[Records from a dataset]
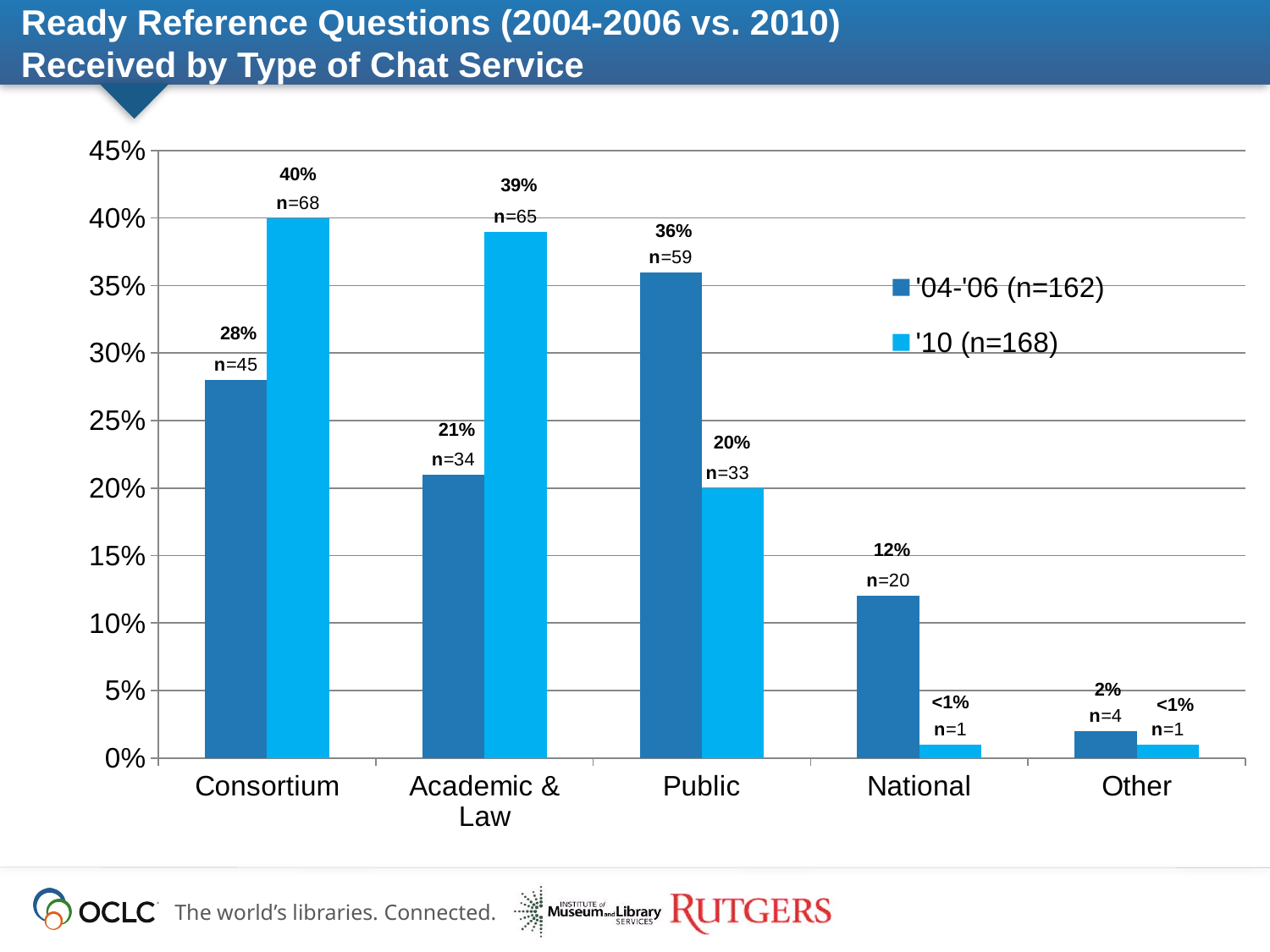
Which type of chat service has the highest percentage in the '10 series? Consortium What kind of chart is shown on the slide? Bar chart What percentage is shown for National in the '10 series? <1% What is the n value shown for Public in the '04-'06 series? n=59 What percentage of ready reference questions did Academic & Law chat services receive in '10? 39% What percentage of ready reference questions did Consortium chat services receive in '04-'06? 28% Which type of chat service has the lowest percentage in the '04-'06 series? Other How many series does the legend list? 2 What is the total sample size (n) for the '10 series according to the legend? 168 What is the difference in percentage points between the '10 and '04-'06 values for Consortium? 12 How many types of chat service are shown on the x axis? 5 For Public, which series has the larger value, '04-'06 or '10? '04-'06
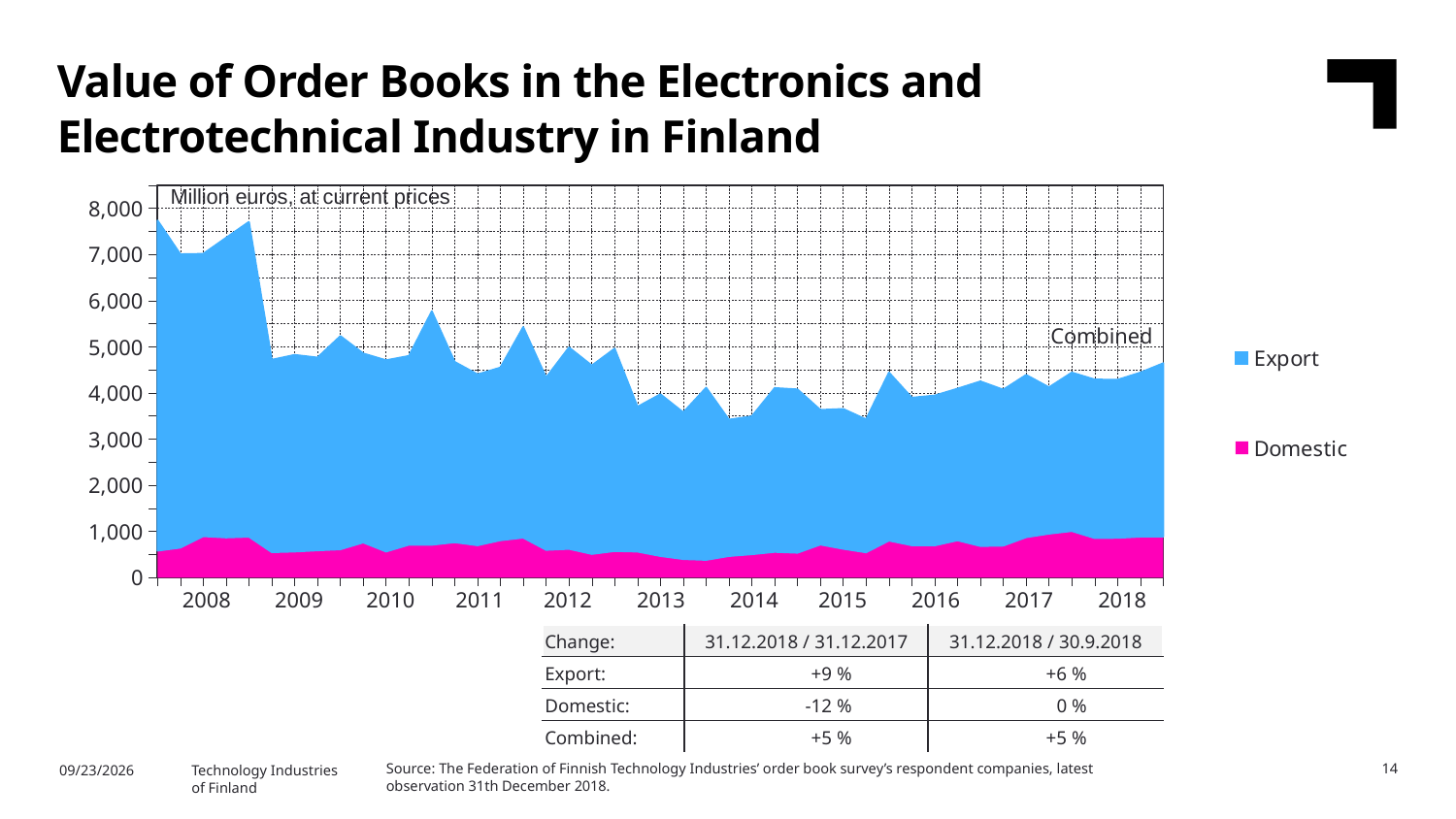
Which is larger in 2018, the Export value or the Domestic value? Export Which year shows the highest combined value of order books? 2008 What kind of chart is shown on the slide? stacked area chart Overall, does the combined value of order books rise or fall from 2008 to 2018? fall Is the combined value of order books in 2014 greater or less than 5,000? less What unit label is printed at the top of the chart area? Million euros, at current prices How many years are labelled on the x axis? 11 How many series does the legend list? 2 What are the two series named in the legend? Export and Domestic Is the combined value of order books at the start of 2008 greater or less than 7,000? greater Is the combined value of order books at the end of 2018 greater or less than 5,000? less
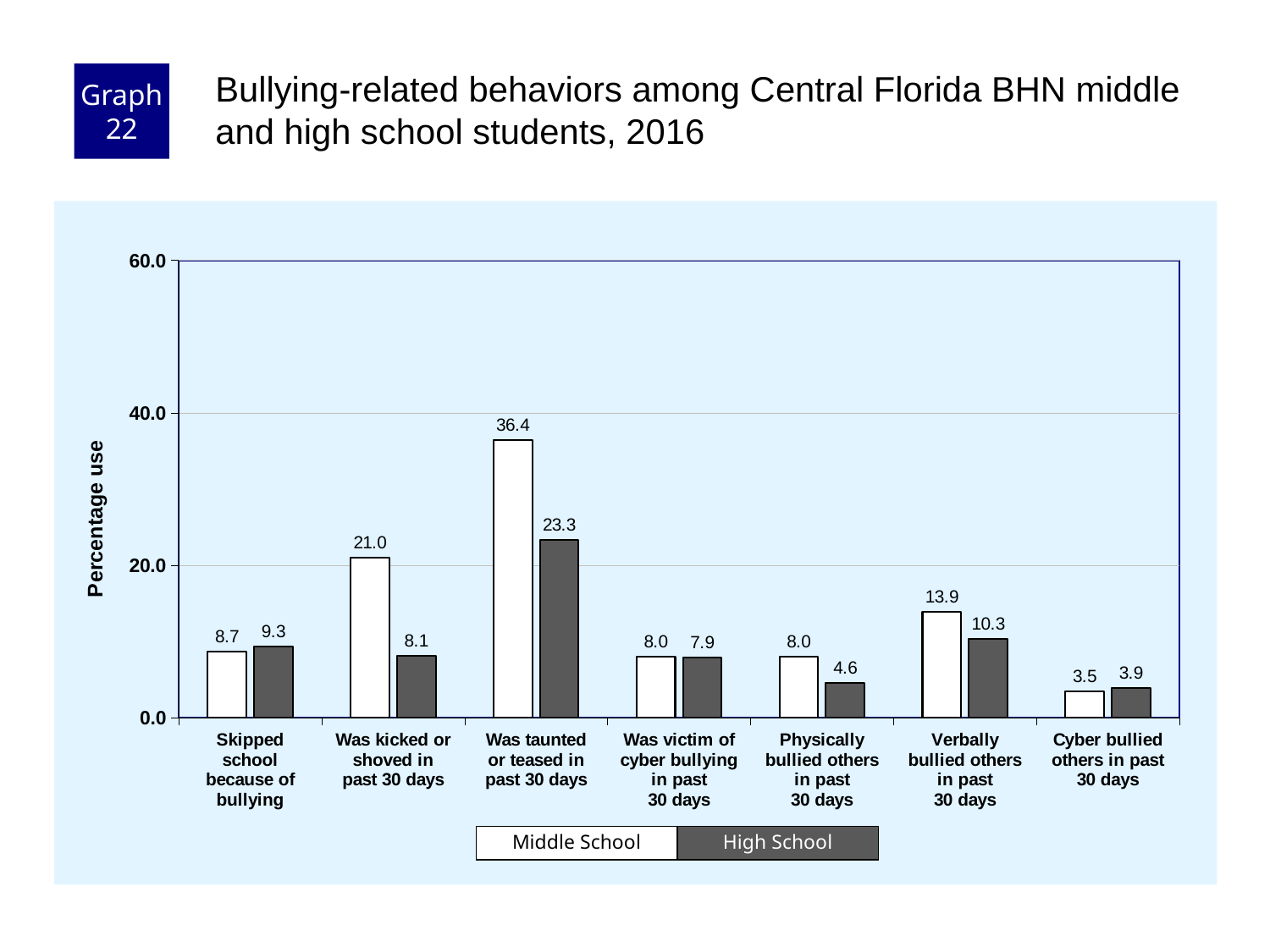
Is the High School value for 'Was taunted or teased in past 30 days' greater or less than 20.0? greater What is the High School value for 'Physically bullied others in past 30 days'? 4.6 Which category has the lowest High School value? Cyber bullied others in past 30 days Which is larger for 'Verbally bullied others in past 30 days': the Middle School value or the High School value? Middle School What kind of chart is shown on the slide? Bar chart Which category has the highest Middle School value? Was taunted or teased in past 30 days How many series does the legend list? 2 What is the Middle School value for 'Was taunted or teased in past 30 days'? 36.4 What is the difference between the Middle School and High School values for 'Was kicked or shoved in past 30 days'? 12.9 What is the High School value for 'Skipped school because of bullying'? 9.3 How many categories are shown on the x axis? 7 What is the label of the y axis? Percentage use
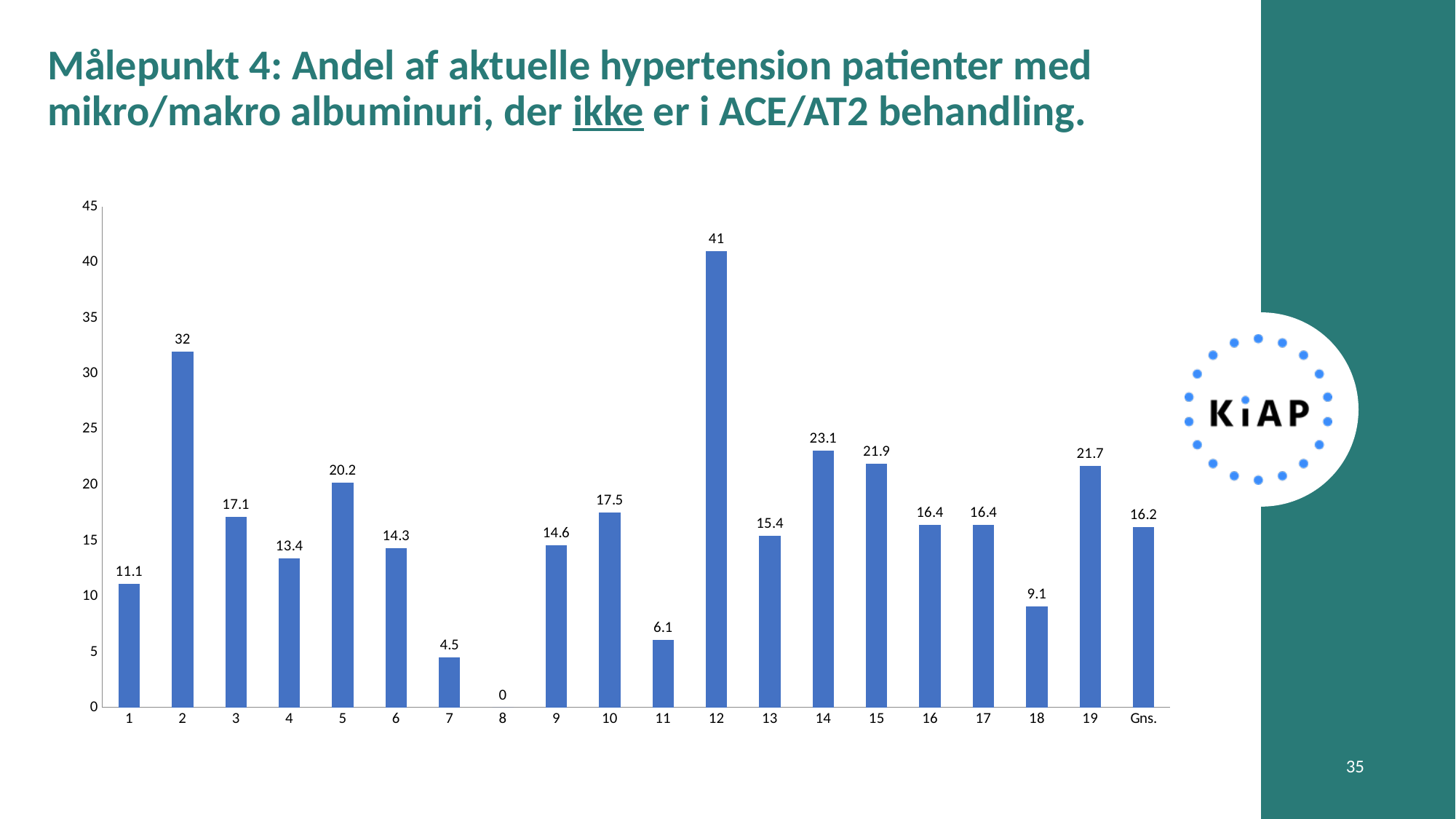
Is the value for category 5 greater or less than 15? greater Which is larger, the value for category 14 or category 15? 14 What is the difference between the values for category 2 and category 12? 9 Which category has the highest value? 12 How many categories are shown on the x axis? 20 What is the value for category 12? 41 What is the maximum value shown on the y axis? 45 What is the value shown for Gns.? 16.2 What is the value for category 7? 4.5 What kind of chart is this? bar chart Which category has the lowest value? 8 What is the difference between the value for category 19 and the Gns. value? 5.5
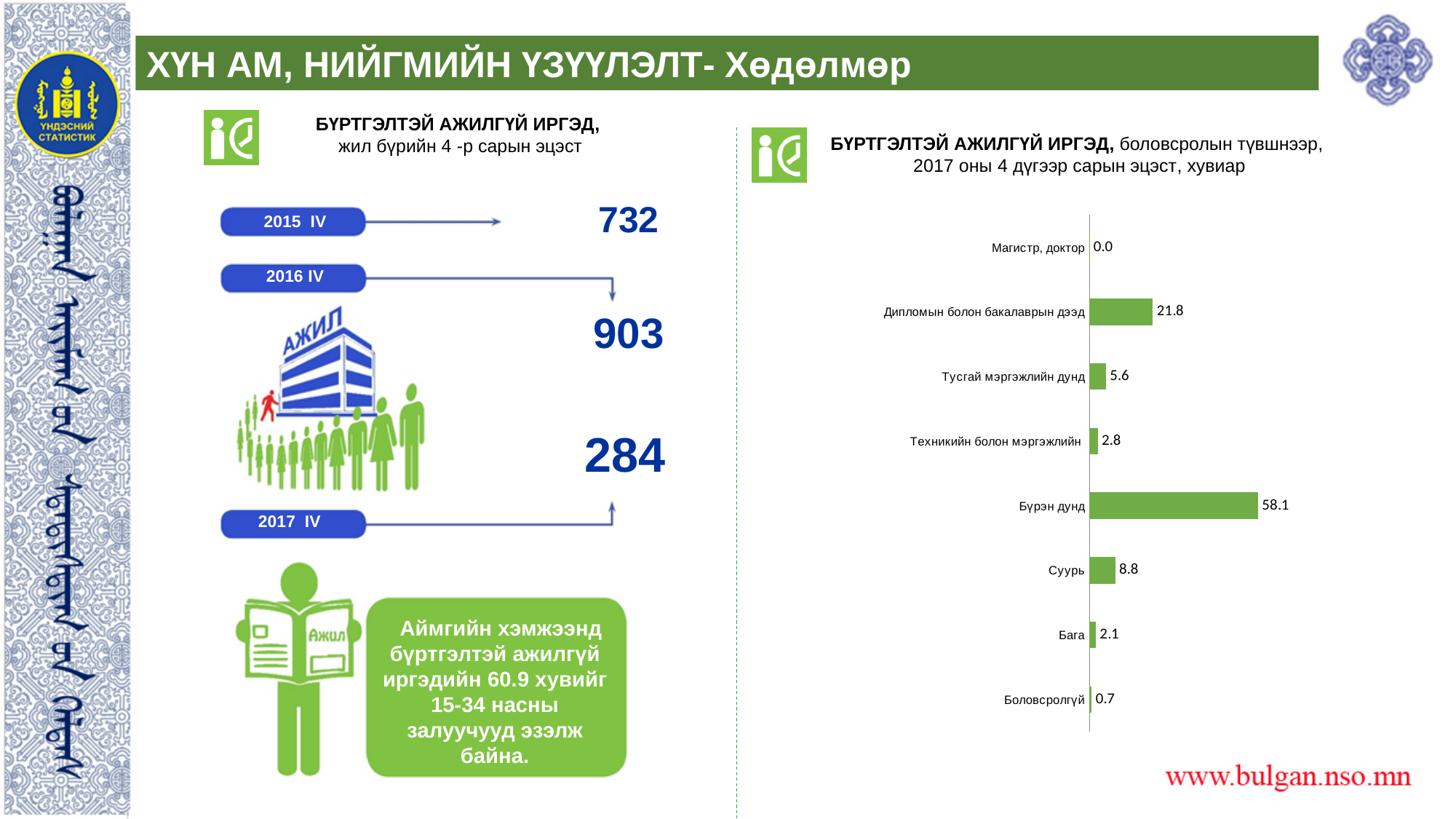
In the bar chart on the right, which is larger: the value for Тусгай мэргэжлийн дунд or the value for Техникийн болон мэргэжлийн? Тусгай мэргэжлийн дунд In the bar chart on the right, what is the difference between the values for Бүрэн дунд and Дипломын болон бакалаврын дээд? 36.3 What colour are the bars in the chart on the right? Green In the bar chart on the right, what is the value for Дипломын болон бакалаврын дээд? 21.8 How many education-level categories are shown in the bar chart on the right? 8 In the bar chart on the right, what is the value for Бүрэн дунд? 58.1 What type of chart is shown on the right side of the slide? Bar chart In the bar chart on the right, what is the value for Боловсролгүй? 0.7 In the bar chart on the right, which education level has the lowest value? Магистр, доктор In the bar chart on the right, which education level has the highest value? Бүрэн дунд In the bar chart on the right, what is the value for Суурь? 8.8 In the bar chart on the right, what is the difference between the values for Суурь and Бага? 6.7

*Work order*.
Switch "slide" to "page" everywhere in the rows above and give the rows again with nothing else changed. Leave the pictures out.

*Finished exercise*.
Which type of chat service has the highest percentage in the '10 series? Consortium What kind of chart is shown on the page? Bar chart What percentage is shown for National in the '10 series? <1% What is the n value shown for Public in the '04-'06 series? n=59 What percentage of ready reference questions did Academic & Law chat services receive in '10? 39% What percentage of ready reference questions did Consortium chat services receive in '04-'06? 28% Which type of chat service has the lowest percentage in the '04-'06 series? Other How many series does the legend list? 2 What is the total sample size (n) for the '10 series according to the legend? 168 What is the difference in percentage points between the '10 and '04-'06 values for Consortium? 12 How many types of chat service are shown on the x axis? 5 For Public, which series has the larger value, '04-'06 or '10? '04-'06
Which is larger in 2018, the Export value or the Domestic value? Export Which year shows the highest combined value of order books? 2008 What kind of chart is shown on the page? stacked area chart Overall, does the combined value of order books rise or fall from 2008 to 2018? fall Is the combined value of order books in 2014 greater or less than 5,000? less What unit label is printed at the top of the chart area? Million euros, at current prices How many years are labelled on the x axis? 11 How many series does the legend list? 2 What are the two series named in the legend? Export and Domestic Is the combined value of order books at the start of 2008 greater or less than 7,000? greater Is the combined value of order books at the end of 2018 greater or less than 5,000? less
Is the High School value for 'Was taunted or teased in past 30 days' greater or less than 20.0? greater What is the High School value for 'Physically bullied others in past 30 days'? 4.6 Which category has the lowest High School value? Cyber bullied others in past 30 days Which is larger for 'Verbally bullied others in past 30 days': the Middle School value or the High School value? Middle School What kind of chart is shown on the page? Bar chart Which category has the highest Middle School value? Was taunted or teased in past 30 days How many series does the legend list? 2 What is the Middle School value for 'Was taunted or teased in past 30 days'? 36.4 What is the difference between the Middle School and High School values for 'Was kicked or shoved in past 30 days'? 12.9 What is the High School value for 'Skipped school because of bullying'? 9.3 How many categories are shown on the x axis? 7 What is the label of the y axis? Percentage use
Is the value for category 5 greater or less than 15? greater Which is larger, the value for category 14 or category 15? 14 What is the difference between the values for category 2 and category 12? 9 Which category has the highest value? 12 How many categories are shown on the x axis? 20 What is the value for category 12? 41 What is the maximum value shown on the y axis? 45 What is the value shown for Gns.? 16.2 What is the value for category 7? 4.5 What kind of chart is this? bar chart Which category has the lowest value? 8 What is the difference between the value for category 19 and the Gns. value? 5.5
In the bar chart on the right, which is larger: the value for Тусгай мэргэжлийн дунд or the value for Техникийн болон мэргэжлийн? Тусгай мэргэжлийн дунд In the bar chart on the right, what is the difference between the values for Бүрэн дунд and Дипломын болон бакалаврын дээд? 36.3 What colour are the bars in the chart on the right? Green In the bar chart on the right, what is the value for Дипломын болон бакалаврын дээд? 21.8 How many education-level categories are shown in the bar chart on the right? 8 In the bar chart on the right, what is the value for Бүрэн дунд? 58.1 What type of chart is shown on the right side of the page? Bar chart In the bar chart on the right, what is the value for Боловсролгүй? 0.7 In the bar chart on the right, which education level has the lowest value? Магистр, доктор In the bar chart on the right, which education level has the highest value? Бүрэн дунд In the bar chart on the right, what is the value for Суурь? 8.8 In the bar chart on the right, what is the difference between the values for Суурь and Бага? 6.7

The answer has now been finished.